Go to the line with "pensil warna patah" in the entries below and write out every line from there through the line with "Navijački vlakovi - Page", exactly and without pictures.

*Extracted records:*
-- -- --

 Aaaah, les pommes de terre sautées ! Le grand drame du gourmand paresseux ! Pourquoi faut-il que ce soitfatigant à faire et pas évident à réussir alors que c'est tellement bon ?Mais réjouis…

-- -- --

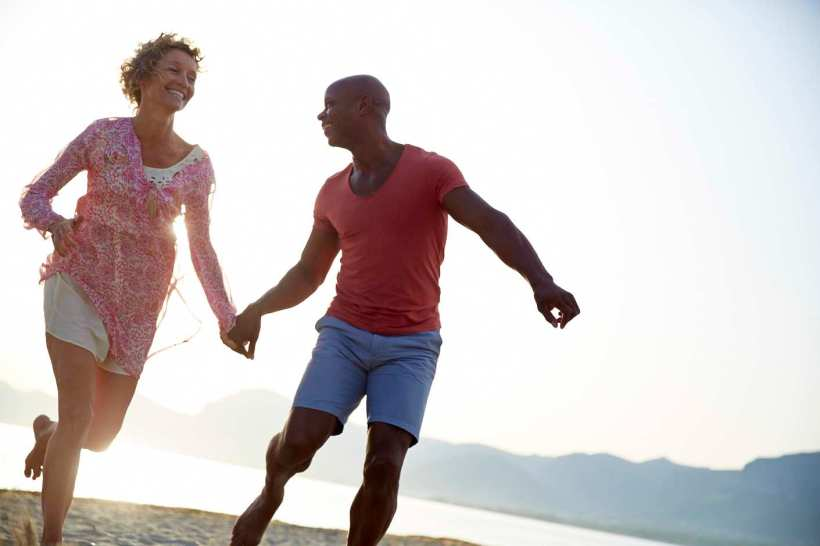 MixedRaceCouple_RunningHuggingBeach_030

-- -- --

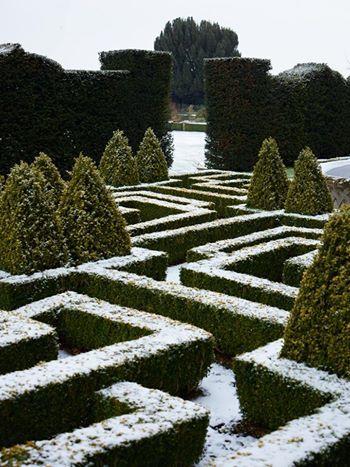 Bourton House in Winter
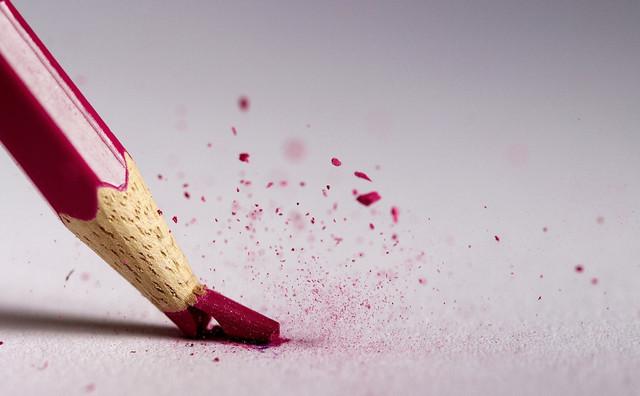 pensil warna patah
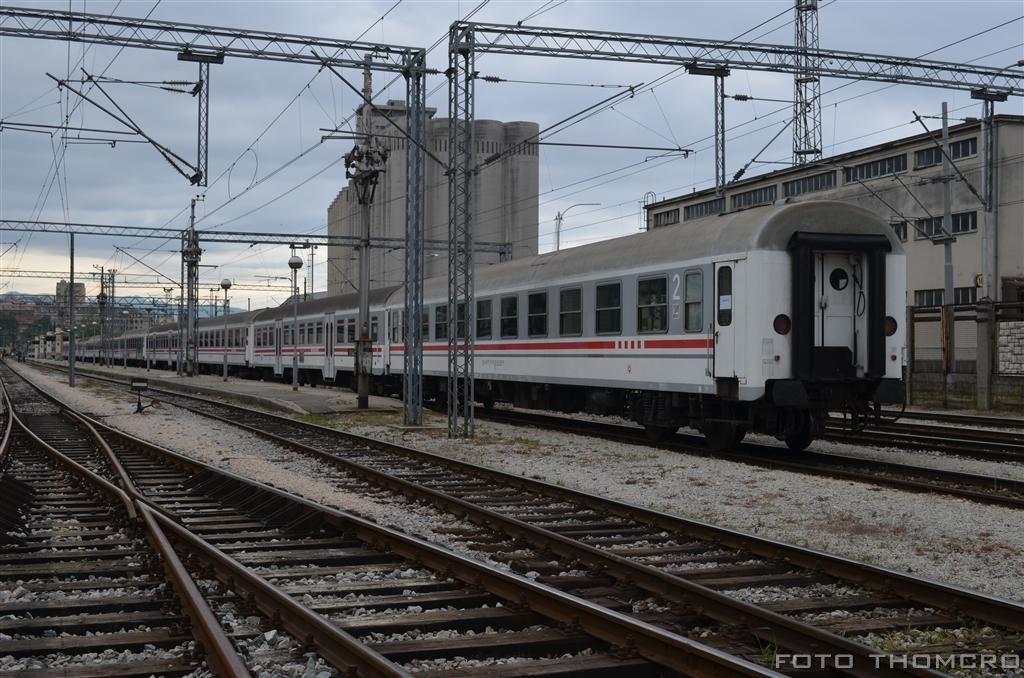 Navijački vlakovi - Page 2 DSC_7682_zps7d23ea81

-- -- --

*Result below:*
 pensil warna patah
 Navijački vlakovi - Page 2 DSC_7682_zps7d23ea81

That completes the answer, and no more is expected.